◆ Отрывок текста
####################
Затем  поднялся   невероятный  шум,  раздались  крики:  "Не  надо грузить Володю   в  этот  хлам!  Мы хотим видеть его… Володю!   Несите  гроб   на руках, мы поможем!".   Тут же  возникли, словно из под земли,   люди  с однотипным, крайне  встревоженным,  выражением    лиц.    Обращаясь к родителям  покойного,   они  стали негромко,  но  настоятельно  рекомендовать  им, намекая на неминуемые,  негативные последствия,    не нарушать   предложенный  властями порядок  погребения  покойного.
 
Но   это  только  ещё больше  раззадорило  толпу. Шум  усилился. Люди,  со-провождая свои действия   нелицеприятными,  крепкими  словцами,     вплотную   придвинулись   к   обнаружившим  себя чиновникам и,  активно работая  руками,  стали   довольно грубо выталкивать их подальше    от подъезда.
####################
◆ Исходные материалы
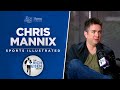 S.I.’s Chris Mannix Talks Wemby, Dame, Celtics, Lakers, Nuggets, More w/ Rich Eisen | Full Interview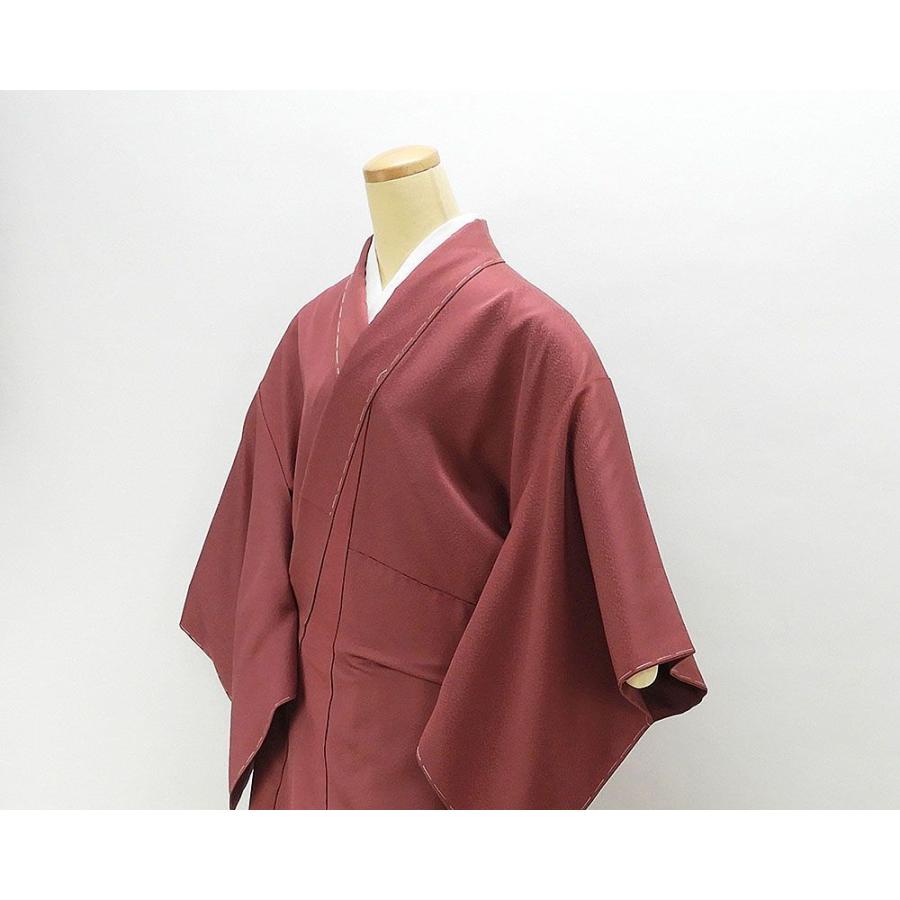 色留袖 未着用美品 正絹 染色作家 二代目清次郎作 身丈157.5cm 裄丈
####################
◆ Задания
(1) Верны ли по отрывку следующие утверждения? (a) Толпа требовала нести гроб на руках. (b) После уговоров людей со встревоженными лицами толпа успокоилась. (c) Люди со встревоженными лицами обращались к родителям покойного. На каждое ответьте «да» или «нет» и приведите решающие слова отрывка.
(2) Куда, согласно отрывку, люди стали выталкивать чиновников?
(3) Выпишите из отрывка все восклицательные предложения из криков толпы.

◆ Ответы
(1)
(a) Да: «Несите гроб на руках, мы поможем!»
(b) Нет: «Но это только ещё больше раззадорило толпу. Шум усилился.»
(c) Да: «Обращаясь к родителям покойного»

(2) Подальше от подъезда.

(3)
«Не надо грузить Володю в этот хлам!»
«Мы хотим видеть его… Володю!»
«Несите гроб на руках, мы поможем!»